*** Opening LISTED ENTRIES ***
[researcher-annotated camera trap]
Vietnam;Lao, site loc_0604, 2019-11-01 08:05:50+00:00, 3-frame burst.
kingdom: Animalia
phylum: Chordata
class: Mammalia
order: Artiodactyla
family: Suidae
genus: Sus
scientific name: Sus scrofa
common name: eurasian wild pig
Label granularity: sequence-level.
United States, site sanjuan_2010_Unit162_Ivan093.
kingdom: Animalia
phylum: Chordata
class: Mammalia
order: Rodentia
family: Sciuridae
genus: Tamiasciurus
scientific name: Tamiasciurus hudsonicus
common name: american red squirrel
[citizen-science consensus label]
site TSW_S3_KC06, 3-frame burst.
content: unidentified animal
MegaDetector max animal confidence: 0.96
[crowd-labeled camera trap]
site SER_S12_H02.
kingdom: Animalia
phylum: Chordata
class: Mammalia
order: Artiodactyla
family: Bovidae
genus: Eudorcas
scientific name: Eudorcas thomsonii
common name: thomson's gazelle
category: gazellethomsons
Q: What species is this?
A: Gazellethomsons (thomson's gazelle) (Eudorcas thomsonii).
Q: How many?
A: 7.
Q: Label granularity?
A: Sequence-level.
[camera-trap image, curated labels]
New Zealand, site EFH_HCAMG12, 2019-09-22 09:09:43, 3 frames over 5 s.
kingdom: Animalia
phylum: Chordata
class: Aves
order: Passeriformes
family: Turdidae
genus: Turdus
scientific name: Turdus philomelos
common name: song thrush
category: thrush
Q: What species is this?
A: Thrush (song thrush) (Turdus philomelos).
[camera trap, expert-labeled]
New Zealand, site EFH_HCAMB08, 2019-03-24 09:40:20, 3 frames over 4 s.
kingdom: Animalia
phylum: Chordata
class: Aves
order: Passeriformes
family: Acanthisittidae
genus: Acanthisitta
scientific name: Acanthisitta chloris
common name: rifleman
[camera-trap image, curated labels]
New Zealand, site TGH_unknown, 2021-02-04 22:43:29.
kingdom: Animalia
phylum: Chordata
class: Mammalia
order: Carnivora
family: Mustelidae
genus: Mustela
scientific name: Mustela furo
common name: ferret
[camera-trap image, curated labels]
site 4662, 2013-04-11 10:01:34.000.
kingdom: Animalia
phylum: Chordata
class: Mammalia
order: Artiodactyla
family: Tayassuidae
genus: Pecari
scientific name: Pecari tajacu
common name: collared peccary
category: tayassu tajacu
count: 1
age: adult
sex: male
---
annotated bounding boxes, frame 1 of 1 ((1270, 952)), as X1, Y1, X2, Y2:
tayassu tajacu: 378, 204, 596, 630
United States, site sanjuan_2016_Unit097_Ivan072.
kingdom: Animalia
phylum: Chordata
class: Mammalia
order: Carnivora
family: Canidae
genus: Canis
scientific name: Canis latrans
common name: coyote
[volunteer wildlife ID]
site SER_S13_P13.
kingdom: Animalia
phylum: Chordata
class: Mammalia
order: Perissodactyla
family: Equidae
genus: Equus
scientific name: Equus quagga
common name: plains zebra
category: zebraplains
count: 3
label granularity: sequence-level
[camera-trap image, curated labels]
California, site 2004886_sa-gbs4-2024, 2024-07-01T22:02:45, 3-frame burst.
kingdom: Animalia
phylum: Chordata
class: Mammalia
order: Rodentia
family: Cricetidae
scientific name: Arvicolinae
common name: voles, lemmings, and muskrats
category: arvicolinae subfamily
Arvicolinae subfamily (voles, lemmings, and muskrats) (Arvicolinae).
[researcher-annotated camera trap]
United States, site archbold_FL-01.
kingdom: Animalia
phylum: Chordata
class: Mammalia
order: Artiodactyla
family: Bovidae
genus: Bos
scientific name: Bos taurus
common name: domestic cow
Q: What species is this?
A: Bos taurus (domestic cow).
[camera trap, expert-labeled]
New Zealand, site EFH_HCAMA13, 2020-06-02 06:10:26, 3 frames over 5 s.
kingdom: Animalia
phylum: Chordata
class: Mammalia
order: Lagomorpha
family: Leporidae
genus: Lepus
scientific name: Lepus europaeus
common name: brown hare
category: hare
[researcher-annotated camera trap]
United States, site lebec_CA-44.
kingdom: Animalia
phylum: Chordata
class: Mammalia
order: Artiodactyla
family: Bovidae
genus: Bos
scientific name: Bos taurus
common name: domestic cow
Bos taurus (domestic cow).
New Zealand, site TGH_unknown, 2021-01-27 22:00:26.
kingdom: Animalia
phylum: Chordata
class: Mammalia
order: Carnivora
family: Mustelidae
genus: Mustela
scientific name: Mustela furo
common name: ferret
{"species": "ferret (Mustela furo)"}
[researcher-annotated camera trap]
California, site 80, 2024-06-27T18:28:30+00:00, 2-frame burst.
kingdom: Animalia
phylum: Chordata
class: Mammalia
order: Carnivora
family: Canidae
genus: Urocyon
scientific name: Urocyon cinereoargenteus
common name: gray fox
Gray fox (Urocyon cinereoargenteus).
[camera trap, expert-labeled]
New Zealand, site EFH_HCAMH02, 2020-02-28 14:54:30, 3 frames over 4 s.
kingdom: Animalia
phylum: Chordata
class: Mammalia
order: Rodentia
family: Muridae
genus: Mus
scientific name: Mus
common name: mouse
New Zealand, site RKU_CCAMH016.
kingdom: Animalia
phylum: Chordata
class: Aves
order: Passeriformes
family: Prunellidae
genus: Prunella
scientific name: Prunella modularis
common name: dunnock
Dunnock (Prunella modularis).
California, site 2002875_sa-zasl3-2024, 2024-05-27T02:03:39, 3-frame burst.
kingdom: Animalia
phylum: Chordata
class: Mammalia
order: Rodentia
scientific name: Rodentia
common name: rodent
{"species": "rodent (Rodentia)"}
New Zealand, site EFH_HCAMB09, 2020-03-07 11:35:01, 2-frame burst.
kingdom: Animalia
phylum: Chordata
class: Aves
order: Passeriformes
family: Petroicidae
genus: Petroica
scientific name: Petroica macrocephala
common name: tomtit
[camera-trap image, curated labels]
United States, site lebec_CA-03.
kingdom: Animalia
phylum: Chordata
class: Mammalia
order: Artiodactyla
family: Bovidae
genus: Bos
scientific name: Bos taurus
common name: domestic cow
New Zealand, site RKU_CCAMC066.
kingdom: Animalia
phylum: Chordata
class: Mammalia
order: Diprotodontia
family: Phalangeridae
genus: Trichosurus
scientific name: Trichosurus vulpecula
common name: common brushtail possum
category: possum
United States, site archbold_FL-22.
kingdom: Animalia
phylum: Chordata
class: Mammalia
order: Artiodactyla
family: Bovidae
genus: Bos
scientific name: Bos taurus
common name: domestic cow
*** Closing LISTED ENTRIES ***
**WORK TO BE COMPLETED:** Would you write out the data exactly as it reads?

**REPLY TO THE EXERCISE:**
[researcher-annotated camera trap]
Vietnam;Lao, site loc_0604, 2019-11-01 08:05:50+00:00, 3-frame burst.
kingdom: Animalia
phylum: Chordata
class: Mammalia
order: Artiodactyla
family: Suidae
genus: Sus
scientific name: Sus scrofa
common name: eurasian wild pig
Label granularity: sequence-level.
United States, site sanjuan_2010_Unit162_Ivan093.
kingdom: Animalia
phylum: Chordata
class: Mammalia
order: Rodentia
family: Sciuridae
genus: Tamiasciurus
scientific name: Tamiasciurus hudsonicus
common name: american red squirrel
[citizen-science consensus label]
site TSW_S3_KC06, 3-frame burst.
content: unidentified animal
MegaDetector max animal confidence: 0.96
[crowd-labeled camera trap]
site SER_S12_H02.
kingdom: Animalia
phylum: Chordata
class: Mammalia
order: Artiodactyla
family: Bovidae
genus: Eudorcas
scientific name: Eudorcas thomsonii
common name: thomson's gazelle
category: gazellethomsons
Q: What species is this?
A: Gazellethomsons (thomson's gazelle) (Eudorcas thomsonii).
Q: How many?
A: 7.
Q: Label granularity?
A: Sequence-level.
[camera-trap image, curated labels]
New Zealand, site EFH_HCAMG12, 2019-09-22 09:09:43, 3 frames over 5 s.
kingdom: Animalia
phylum: Chordata
class: Aves
order: Passeriformes
family: Turdidae
genus: Turdus
scientific name: Turdus philomelos
common name: song thrush
category: thrush
Q: What species is this?
A: Thrush (song thrush) (Turdus philomelos).
[camera trap, expert-labeled]
New Zealand, site EFH_HCAMB08, 2019-03-24 09:40:20, 3 frames over 4 s.
kingdom: Animalia
phylum: Chordata
class: Aves
order: Passeriformes
family: Acanthisittidae
genus: Acanthisitta
scientific name: Acanthisitta chloris
common name: rifleman
[camera-trap image, curated labels]
New Zealand, site TGH_unknown, 2021-02-04 22:43:29.
kingdom: Animalia
phylum: Chordata
class: Mammalia
order: Carnivora
family: Mustelidae
genus: Mustela
scientific name: Mustela furo
common name: ferret
[camera-trap image, curated labels]
site 4662, 2013-04-11 10:01:34.000.
kingdom: Animalia
phylum: Chordata
class: Mammalia
order: Artiodactyla
family: Tayassuidae
genus: Pecari
scientific name: Pecari tajacu
common name: collared peccary
category: tayassu tajacu
count: 1
age: adult
sex: male
---
annotated bounding boxes, frame 1 of 1 ((1270, 952)), as X1, Y1, X2, Y2:
tayassu tajacu: 378, 204, 596, 630
United States, site sanjuan_2016_Unit097_Ivan072.
kingdom: Animalia
phylum: Chordata
class: Mammalia
order: Carnivora
family: Canidae
genus: Canis
scientific name: Canis latrans
common name: coyote
[volunteer wildlife ID]
site SER_S13_P13.
kingdom: Animalia
phylum: Chordata
class: Mammalia
order: Perissodactyla
family: Equidae
genus: Equus
scientific name: Equus quagga
common name: plains zebra
category: zebraplains
count: 3
label granularity: sequence-level
[camera-trap image, curated labels]
California, site 2004886_sa-gbs4-2024, 2024-07-01T22:02:45, 3-frame burst.
kingdom: Animalia
phylum: Chordata
class: Mammalia
order: Rodentia
family: Cricetidae
scientific name: Arvicolinae
common name: voles, lemmings, and muskrats
category: arvicolinae subfamily
Arvicolinae subfamily (voles, lemmings, and muskrats) (Arvicolinae).
[researcher-annotated camera trap]
United States, site archbold_FL-01.
kingdom: Animalia
phylum: Chordata
class: Mammalia
order: Artiodactyla
family: Bovidae
genus: Bos
scientific name: Bos taurus
common name: domestic cow
Q: What species is this?
A: Bos taurus (domestic cow).
[camera trap, expert-labeled]
New Zealand, site EFH_HCAMA13, 2020-06-02 06:10:26, 3 frames over 5 s.
kingdom: Animalia
phylum: Chordata
class: Mammalia
order: Lagomorpha
family: Leporidae
genus: Lepus
scientific name: Lepus europaeus
common name: brown hare
category: hare
[researcher-annotated camera trap]
United States, site lebec_CA-44.
kingdom: Animalia
phylum: Chordata
class: Mammalia
order: Artiodactyla
family: Bovidae
genus: Bos
scientific name: Bos taurus
common name: domestic cow
Bos taurus (domestic cow).
New Zealand, site TGH_unknown, 2021-01-27 22:00:26.
kingdom: Animalia
phylum: Chordata
class: Mammalia
order: Carnivora
family: Mustelidae
genus: Mustela
scientific name: Mustela furo
common name: ferret
{"species": "ferret (Mustela furo)"}
[researcher-annotated camera trap]
California, site 80, 2024-06-27T18:28:30+00:00, 2-frame burst.
kingdom: Animalia
phylum: Chordata
class: Mammalia
order: Carnivora
family: Canidae
genus: Urocyon
scientific name: Urocyon cinereoargenteus
common name: gray fox
Gray fox (Urocyon cinereoargenteus).
[camera trap, expert-labeled]
New Zealand, site EFH_HCAMH02, 2020-02-28 14:54:30, 3 frames over 4 s.
kingdom: Animalia
phylum: Chordata
class: Mammalia
order: Rodentia
family: Muridae
genus: Mus
scientific name: Mus
common name: mouse
New Zealand, site RKU_CCAMH016.
kingdom: Animalia
phylum: Chordata
class: Aves
order: Passeriformes
family: Prunellidae
genus: Prunella
scientific name: Prunella modularis
common name: dunnock
Dunnock (Prunella modularis).
California, site 2002875_sa-zasl3-2024, 2024-05-27T02:03:39, 3-frame burst.
kingdom: Animalia
phylum: Chordata
class: Mammalia
order: Rodentia
scientific name: Rodentia
common name: rodent
{"species": "rodent (Rodentia)"}
New Zealand, site EFH_HCAMB09, 2020-03-07 11:35:01, 2-frame burst.
kingdom: Animalia
phylum: Chordata
class: Aves
order: Passeriformes
family: Petroicidae
genus: Petroica
scientific name: Petroica macrocephala
common name: tomtit
[camera-trap image, curated labels]
United States, site lebec_CA-03.
kingdom: Animalia
phylum: Chordata
class: Mammalia
order: Artiodactyla
family: Bovidae
genus: Bos
scientific name: Bos taurus
common name: domestic cow
New Zealand, site RKU_CCAMC066.
kingdom: Animalia
phylum: Chordata
class: Mammalia
order: Diprotodontia
family: Phalangeridae
genus: Trichosurus
scientific name: Trichosurus vulpecula
common name: common brushtail possum
category: possum
United States, site archbold_FL-22.
kingdom: Animalia
phylum: Chordata
class: Mammalia
order: Artiodactyla
family: Bovidae
genus: Bos
scientific name: Bos taurus
common name: domestic cow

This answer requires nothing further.